Excerpted text:
'''
# NoVA Riders?



## skhan007

Looking for folks to ride with in the Vienna/Reston/Herndon/Ashburn area. The local Reston riders group meets at times that I'm generally unavailable. Hoping to team up with some folks and get in some good rides.


----------



## NateDieselF4i

I'm in Arlington but have been meaning to it the w&od trail out towards Reston.


----------



## carlislegeorge

Just join Potomac Pedalers, you'll find folks quickly.


----------



## skhan007

Cool, thanks for the tip. Never knew this club existed. Will look into it. 

If any local NoVA guys want to do some rides, just let me know and perhaps we can meet up. 

Nate- it's a pretty easy ride from where you are up towards Reston. Lots of restaurants, etc. along the way if that interests you. I've done the whole trail from one end to the other a few times now. It gets really rural once you're past Leesburg.


----------



## NateDieselF4i

Yeah that's what I've heard. Some good riding.

How often you ride the trail


----------



## scorchedearth

I live inside the beltway but am always up for some good riding. Shoot me a message on here and I can let you know when my buddies and I meet up. We usually start in Arlington on Saturdays or Sundays, FYI.
'''
Activity:
Copy from the NoVA riding thread everything from "I'm in Arlington" down to "find folks quickly.", word for word. The lines that come next are unrelated material and have nothing to do with the forum thread.

Data:
'''
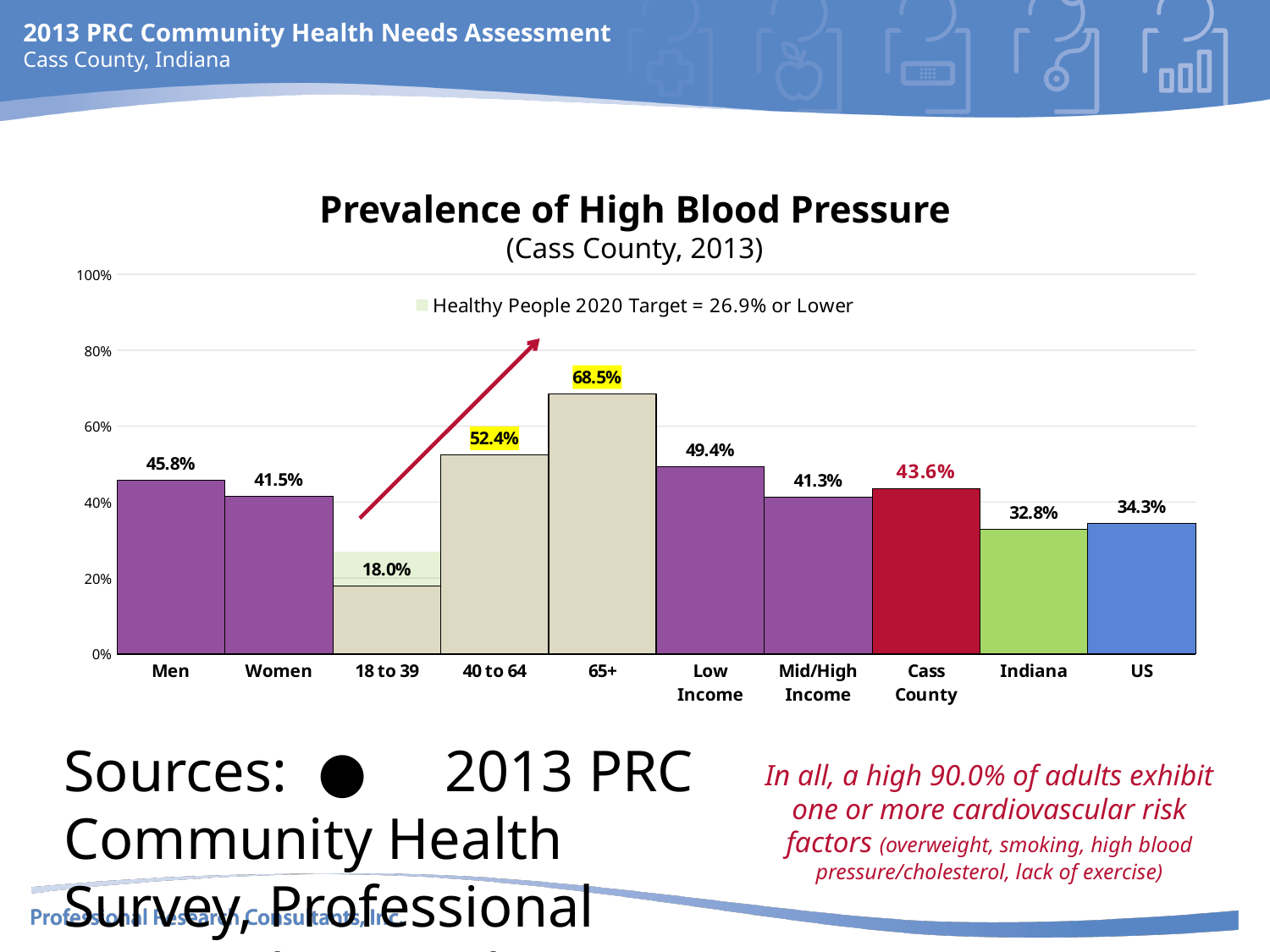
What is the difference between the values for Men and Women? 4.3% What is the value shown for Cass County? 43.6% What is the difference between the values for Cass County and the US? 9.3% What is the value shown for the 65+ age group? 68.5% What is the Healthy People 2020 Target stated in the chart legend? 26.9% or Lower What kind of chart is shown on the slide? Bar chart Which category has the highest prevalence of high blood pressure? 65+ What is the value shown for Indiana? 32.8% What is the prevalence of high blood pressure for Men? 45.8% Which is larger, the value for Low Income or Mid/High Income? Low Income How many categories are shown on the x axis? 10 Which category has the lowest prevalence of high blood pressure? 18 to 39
'''
Output for this task:
I'm in Arlington but have been meaning to it the w&od trail out towards Reston.


----------



## carlislegeorge

Just join Potomac Pedalers, you'll find folks quickly.